**REQUIRED TASK**
Lay out every line of the rows below as a Markdown table with the columns "No." and "Line", numbering each line, skipping blank lines, and leaving the pictures out.

======== DATASET RECORDS

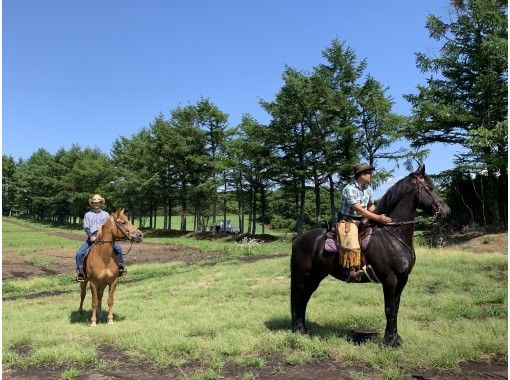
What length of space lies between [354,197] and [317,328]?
103 inches

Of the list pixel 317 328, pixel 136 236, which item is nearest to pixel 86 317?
pixel 136 236

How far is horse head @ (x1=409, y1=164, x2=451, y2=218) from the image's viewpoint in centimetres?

================

**TASK ANSWER**
| No. | Line |
|---|---|
| 1 | What length of space lies between [354,197] and [317,328]? |
| 2 | 103 inches |
| 3 | Of the list pixel 317 328, pixel 136 236, which item is nearest to pixel 86 317? |
| 4 | pixel 136 236 |
| 5 | How far is horse head @ (x1=409, y1=164, x2=451, y2=218) from the image's viewpoint in centimetres? |